Guantanamo Tribunals *Might* Produce Their First Post-Bush Conviction

Eighteen months after Obama took office. Seven years (to the day) after the tribunals were first set up by executive fiat (pdf). And still, only on a guilty plea.

To be clear, Bush’s combatant status review tribunals (CSRTs) produced some convictions on his watch — but very few with any degree of permanence, and even less with any degree of reliability. Following Boumediene v. Bush, 553 U.S. 723 (2008), the landmark Supreme Court decision holding that the executive can’t consign detainees to a legal black hole on ipse dixit alone, several detainees have sought and won their freedom in parallel habeas corpus proceedings. Some in decisions brutally critical of the government’s reasoning, or lack thereof. See, e.g., Parhat v. Gates, 532 F.3d 834 (D.C. Cir. June 20, 2008) (“Lewis Carroll notwithstanding, the fact that the government has ‘said it thrice’ does not make an allegation true.”). Only a spate of much-delayed releases (“Sorry for taking three years of your life — oh, and the torture. Good luck now!”) saves the Bush administration’s prosecution history from the truly abysmal win/loss rate it deserves.

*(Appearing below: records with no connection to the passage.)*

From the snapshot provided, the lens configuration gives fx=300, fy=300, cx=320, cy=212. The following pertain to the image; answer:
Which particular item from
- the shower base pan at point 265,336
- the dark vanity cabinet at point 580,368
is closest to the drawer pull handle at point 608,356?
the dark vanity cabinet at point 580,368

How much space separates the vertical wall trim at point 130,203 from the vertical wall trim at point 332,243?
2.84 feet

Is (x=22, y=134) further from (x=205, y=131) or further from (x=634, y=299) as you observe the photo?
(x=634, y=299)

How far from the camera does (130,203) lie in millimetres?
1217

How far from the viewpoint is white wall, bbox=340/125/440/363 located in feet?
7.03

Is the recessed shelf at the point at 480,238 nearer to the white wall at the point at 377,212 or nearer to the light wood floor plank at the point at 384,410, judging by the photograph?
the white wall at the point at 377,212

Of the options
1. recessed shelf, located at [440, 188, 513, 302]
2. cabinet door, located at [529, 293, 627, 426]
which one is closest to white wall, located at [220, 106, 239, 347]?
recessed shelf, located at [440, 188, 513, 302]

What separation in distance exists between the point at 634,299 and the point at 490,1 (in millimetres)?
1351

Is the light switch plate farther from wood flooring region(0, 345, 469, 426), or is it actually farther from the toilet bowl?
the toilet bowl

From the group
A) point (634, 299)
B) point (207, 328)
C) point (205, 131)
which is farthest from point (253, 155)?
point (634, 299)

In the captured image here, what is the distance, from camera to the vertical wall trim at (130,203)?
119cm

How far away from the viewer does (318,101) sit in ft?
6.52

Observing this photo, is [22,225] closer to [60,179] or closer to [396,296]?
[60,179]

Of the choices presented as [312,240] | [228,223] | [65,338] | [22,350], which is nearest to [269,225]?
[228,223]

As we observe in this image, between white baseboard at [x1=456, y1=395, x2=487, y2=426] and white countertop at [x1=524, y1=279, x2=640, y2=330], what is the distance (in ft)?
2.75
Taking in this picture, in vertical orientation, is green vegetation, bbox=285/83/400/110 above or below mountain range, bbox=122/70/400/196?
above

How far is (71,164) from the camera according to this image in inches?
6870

In the same time, following Obama’s (quasi) law enforcement paradigm, the President has won every high profile case to occur on his watch — all of them by guilty plea (e.g.), all of them fast, and in every case despite the inexplicable distrust of the American right, and his opponents’ naked attempts to politicize the rule of law. This should prove one thing: although the choice between freedom an security is a hard debate for our side to win, it’s also one we don’t need to have. We don’t need to surrender our values to put bad guys behind bars. Someone cut a campaign ad, and let Liz Cheney try to explain it away. The right’s monopoly on counterterrorism is over — and in truth it never should’ve begun.